With a new project on the board, many are lefting thinking that the lead astrophysicists at NASA may have been inhaling a bit too much helium, lately. NASA recently stepped-forward and proposed that we very well one day might send astronauts, via a Hindenburg-like balloon, toward Venus' upper-atmosphere to research the possibility of a "cloud city community."

The current state of Venus is described as global warming on Earth gone awry. The surface of the water-less planet's a bone-ashing 1,000 degree Fahrenheit, hot enough to liquefy lead. And, while the smell of burning hair begins to permeate your olfactory senses, you'll be cooled down by the highly-acidic rain, pouring down from the always-present stormy weather. Not a very hospitable picture.

"The vast majority of people, when they hear the idea of going to Venus and exploring, think of the surface, where it's hot enough to melt lead and the pressure is the same as if you were almost a mile underneath the ocean," says Chris Jones, Aerospace engineer at NASA Langley Research Center. "There are things that you would need to do for a Mars mission, but we see a little easier path through Venus."
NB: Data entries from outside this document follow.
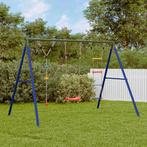 vidaXL Schommelset met schommel, ladder en klimtouw met, Verzenden, Nieuw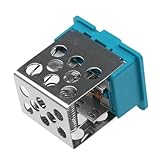 OE: 64118391699 HVAC Fan Blower Motor Resistor Regulator Car 6411839015 64111468523 64111468524 For BMW 5 SERIES E32 E34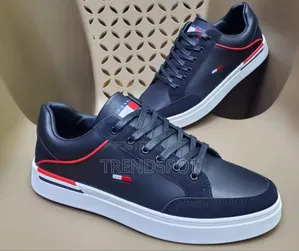 Tommy Hilfiger Casual Black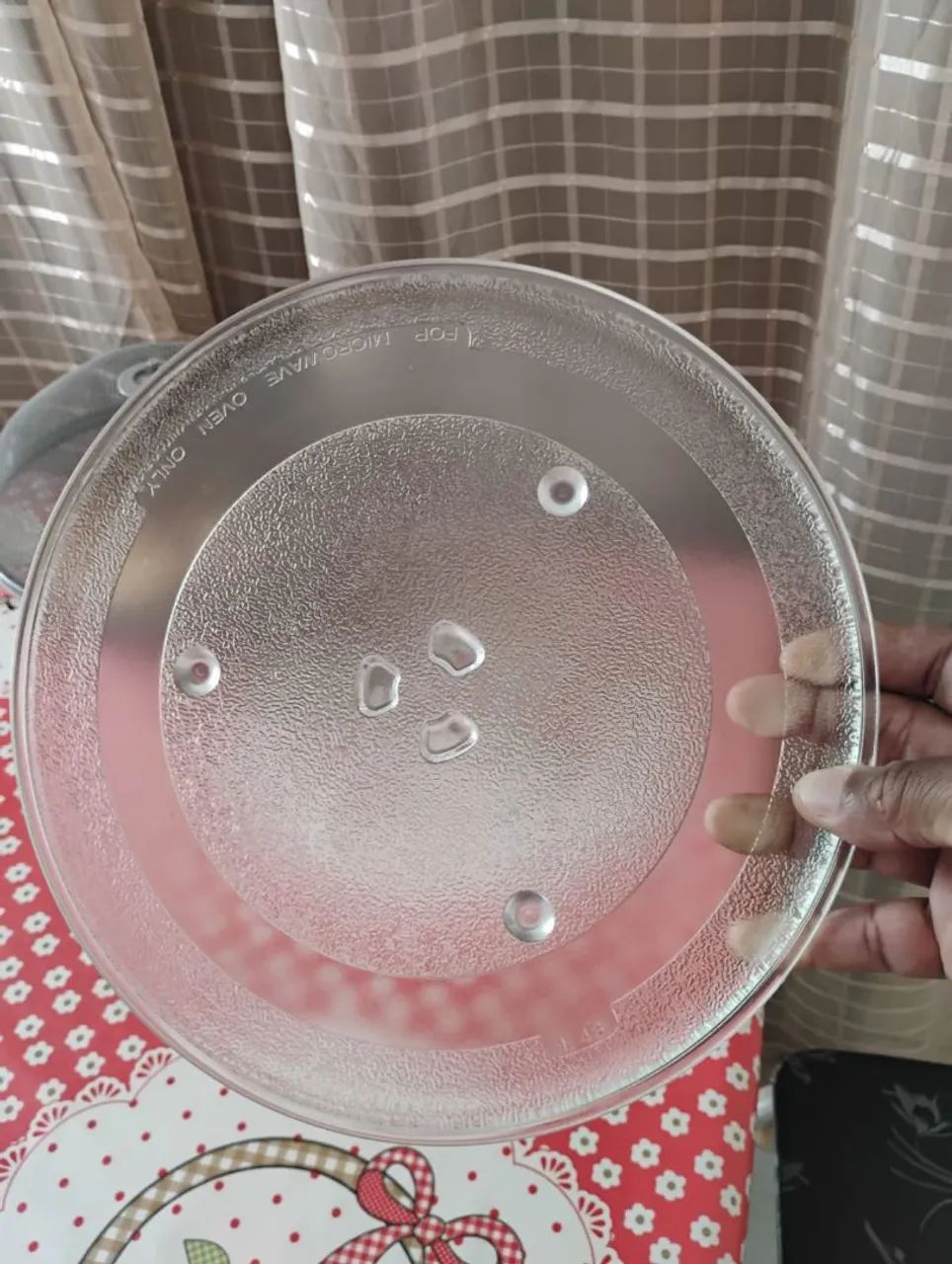 Prato para microondas  - Foto 2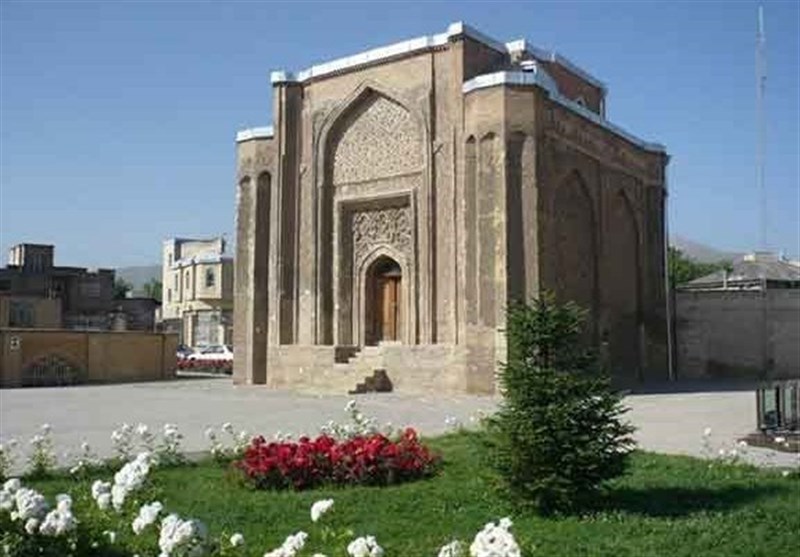 گنبد علویان، قصیدهای آجری از روزگار سلجوقیان / اخبار همدان - اخبار استانها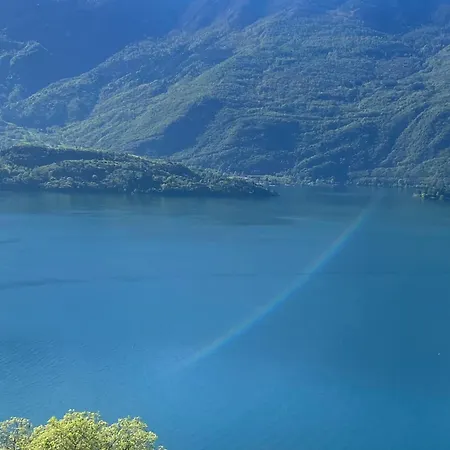 La Casa Sul Blu Domaso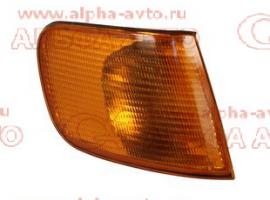 Указатель поворота желтый R AUDI 100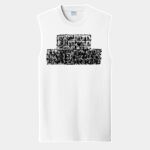 Core Cotton Sleeveless Tee Thumbnail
So the idea, obviously, with a cloud city is to establish a livable―albeit, completely artificial―and hospitable environment that humans could, theoretically, take residency in.

"Venus has value as a destination in and of itself for exploration and colonization. But it's also complementary to current Mars plans," Jones added. "There are things that you would need to do for a Mars mission, but we see a little easier path through Venus."

And HAVOC (High Altitude Venus Operational Concept) is the very up-front code-name given to the project. The colonial crown jewel of HAVOC  is it's Teflon-coated balloon concept. Ideally, a small space pod, containing no more than two astronauts, would enter Venus' upper atmosphere at a blazing 7200m per-second, deploying the solar-heat-inflatable before reaching what NASA is calling the "Atmosphere Operation," where the astronauts will then conduct their research.

"If you did Venus first, you could get a leg up on advancing those technologies and those capabilities ahead of doing a human-scale Mars mission. It's a chance to do a practice run, if you will, of going to Mars," says Dale Arney, HAVOC and NASA researcher.